There were other facts that made this a perfect time for huge feasts. They often slaughtered many of their cattle at this time, so they wouldn’t have to feed them throughout the winter – so there was a lot of fresh meat available for the feast. And the wine they had made last summer was finally ready to drink. Well, that’s a sign from the gods!
The best parts of nature have always been claimed by the mythmakers of the day for their particular story. In ancient Rome, the official storytellers said what’s going on here is the birth of that invincible sun. A few blocks away in the neighborhoods of Mithraism, they said no, it’s really the birth of Mithras, who was both the sun god and the Son of God. Disciples of Apollo would claim the time for him, and remind you that the only reason the sun even comes up in the morning is because Apollo drags it across the sky behind his golden chariot.

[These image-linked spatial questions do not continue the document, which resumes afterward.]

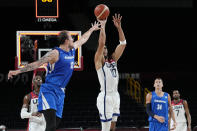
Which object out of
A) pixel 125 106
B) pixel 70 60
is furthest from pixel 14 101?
pixel 70 60

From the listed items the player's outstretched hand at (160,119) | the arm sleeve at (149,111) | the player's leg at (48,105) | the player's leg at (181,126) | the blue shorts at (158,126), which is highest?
the player's leg at (48,105)

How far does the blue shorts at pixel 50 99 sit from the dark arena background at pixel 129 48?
11.1 m

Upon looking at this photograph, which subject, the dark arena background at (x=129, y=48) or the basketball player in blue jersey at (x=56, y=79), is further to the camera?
the dark arena background at (x=129, y=48)

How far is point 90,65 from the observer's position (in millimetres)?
21156

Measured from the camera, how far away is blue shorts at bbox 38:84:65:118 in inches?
201

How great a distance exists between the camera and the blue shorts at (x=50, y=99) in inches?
201

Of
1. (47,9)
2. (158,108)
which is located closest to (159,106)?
(158,108)

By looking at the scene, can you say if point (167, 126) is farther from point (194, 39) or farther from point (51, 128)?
point (194, 39)

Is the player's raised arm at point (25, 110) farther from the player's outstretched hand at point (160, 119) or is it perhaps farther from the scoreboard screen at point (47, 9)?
the scoreboard screen at point (47, 9)

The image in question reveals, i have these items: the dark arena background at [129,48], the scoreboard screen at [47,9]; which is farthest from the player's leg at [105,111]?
the dark arena background at [129,48]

Then after the fourth century, Christian mythmakers said No; it was the celebration of the birth of another Son of God named Jesus that just happened to come on the birthday of Mithras and all the other sun gods. Then they connected it with the earlier story about Joseph and Mary, a wandering star, shepherds and wise men, and the rest of it.
These are all such wonderful stories! They are far more imaginative stories than the truth, which is pretty dull: “Well, the days will start getting longer for six months, then they’ll get shorter for six months, and they’ll probably keep doing that forever, as they’ve been doing on this planet for over four billion years. Now there’s a boring story! Nobody is lining up to see that movie!
Meanwhile, back on earth, a lot of people are getting ready to party. They’ve preparing a menu, inviting friends, deciding on the right gifts for the right people, whether they make them or buy them. They’re picking out fancy wrapping paper, hanging all sorts of things on real or artificial green trees – a lot like people did in ancient Rome, in the communities of Mithraism – the fir tree was Mithra’s sacred tree – and in more times and places than we can count. That’s the real reason for the season: a rare chance to come alive, to celebrate the gift of life by offering gifts to those in life who mean a lot to you, a chance for good food, good friends, and family who, if we can’t quite love having them around for the holidays, can at least tolerate them in good humor, and hope they return the favor.
It’s a time to get out not only our best behaviors, but some of our silliest and most child-like behaviors, too. My god, this is the season when full-grown people talk about flying reindeer, take their children to a million malls to sit on Santa’s lap, then line up and pay good money to see that ballet with mice that dance, and a magical nutcracker who comes to life.
“Comes to life.” That’s it. The real reason for this season has always been coming back to life. Not coming to worship the invincible sun, not coming to Mithras, not coming to Jesus, but coming to life. And all the stories, music, costumes, decorations and parties are like training wheels for us, to help us get back into that habit of being more alive – a habit we seem to slip out of so easily that it’s a good thing we have arranged this annual reminder that more than anything, what the world needs is people who have come alive.